Durante una época en la que trabajó en el montaje de una refinería en Tumaco, en el suroccidente colombiano, se le encargó medir las corrientes marinas a bordo de un planchón. El horizonte le bailaba, y desde entonces supo que nunca podría soportar el oleaje ni las condiciones inhumanas de alta mar. Por eso nunca ha hecho un gran viaje en barco, salvo algunas vacaciones familiares en un crucero, esos hoteles flotantes que en nada se parecen a las embarcaciones en las que los hombres se lanzaron a lo desconocido, le dieron la vuelta al mundo, y que fueron las primeras tumbas de sus navegantes. En su colección tiene al Mayflower, el barco que en el año 1620 llevó a los peregrinos ingleses a Massachusetts; el Constitution, que ha estado al servicio de los Estados Unidos durante más de doscientos años; y el Victory, a cuyo mástil fue atado el cuerpo del almirante Nelson cuando cayó abatido en la batalla de Trafalgar. 

Durante una época en la que trabajó en el montaje de una refinería en Tumaco, en el suroccidente colombiano, se le encargó medir las corrientes marinas a bordo de un planchón. El horizonte le bailaba, y desde entonces supo que nunca podría soportar el oleaje ni las condiciones inhumanas de alta mar.

Ni sus hijos ni su esposa, con quien se casó bajo la bendición de Camilo Torres antes de que el cura se fuera al monte a librar la lucha guerrillera, se han contagiado de su entusiasmo por la construcción de estos barcos. Lejos del tedio que les provocaba la actividad cuando Restrepo los fabricaba en sus narices, ahora ven con afecto aquella flota móvil anclada en las estanterías de su casa, y no descartan la posibilidad de encontrar un lugar que algún día pueda exponerla al público.

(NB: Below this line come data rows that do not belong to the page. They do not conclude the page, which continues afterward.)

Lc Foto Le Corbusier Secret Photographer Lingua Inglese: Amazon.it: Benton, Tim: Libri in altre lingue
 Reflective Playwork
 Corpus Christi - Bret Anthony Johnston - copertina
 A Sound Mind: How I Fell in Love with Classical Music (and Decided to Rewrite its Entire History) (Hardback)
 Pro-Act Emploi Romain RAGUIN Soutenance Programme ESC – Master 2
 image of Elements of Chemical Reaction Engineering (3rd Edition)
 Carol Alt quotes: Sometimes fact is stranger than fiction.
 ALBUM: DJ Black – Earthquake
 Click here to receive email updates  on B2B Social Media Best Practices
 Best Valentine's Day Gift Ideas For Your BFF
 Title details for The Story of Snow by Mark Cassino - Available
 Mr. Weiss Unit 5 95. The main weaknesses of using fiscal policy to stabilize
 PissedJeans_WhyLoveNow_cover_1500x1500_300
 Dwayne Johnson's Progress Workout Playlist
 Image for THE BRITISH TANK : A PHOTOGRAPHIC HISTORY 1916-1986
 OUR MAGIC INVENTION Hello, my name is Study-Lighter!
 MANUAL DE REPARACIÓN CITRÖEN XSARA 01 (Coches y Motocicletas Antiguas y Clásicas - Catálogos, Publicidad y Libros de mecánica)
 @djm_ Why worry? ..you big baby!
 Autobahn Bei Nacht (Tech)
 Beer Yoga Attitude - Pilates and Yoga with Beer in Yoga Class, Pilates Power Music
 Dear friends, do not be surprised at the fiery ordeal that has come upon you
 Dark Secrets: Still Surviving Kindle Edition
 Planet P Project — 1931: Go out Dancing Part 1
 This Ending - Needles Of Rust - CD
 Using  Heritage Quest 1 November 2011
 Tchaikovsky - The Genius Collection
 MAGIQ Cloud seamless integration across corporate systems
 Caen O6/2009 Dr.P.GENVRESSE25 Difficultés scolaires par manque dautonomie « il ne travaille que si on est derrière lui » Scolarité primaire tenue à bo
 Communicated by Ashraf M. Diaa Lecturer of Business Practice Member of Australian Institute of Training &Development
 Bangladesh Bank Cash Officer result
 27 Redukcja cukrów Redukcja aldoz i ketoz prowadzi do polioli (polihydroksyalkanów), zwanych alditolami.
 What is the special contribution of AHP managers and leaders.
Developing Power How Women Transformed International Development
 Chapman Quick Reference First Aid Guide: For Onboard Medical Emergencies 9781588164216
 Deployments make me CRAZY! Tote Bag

No pocas veces el mar ha sido metáfora de la muerte. T.S.Eliot la describió como un descenso por su garganta, Jorge Manrique la vio como la desembocadura de los ríos que son nuestras vidas. Eduardo Restrepo, firme e intacto en virtud de su empeño, es consciente de que a cada familia le corresponde su patria boba, un periodo en el que los herederos liquidan el patrimonio al peor postor antes de darse cuenta del valor de lo que han regalado. Por eso desde ya se anticipa a ese descenso y a esa desembocadura, y empieza a pensar en la mejor forma de que sus barcos, tras separase de sus manos duras, queden en unas más suaves que también sepan conservarlos.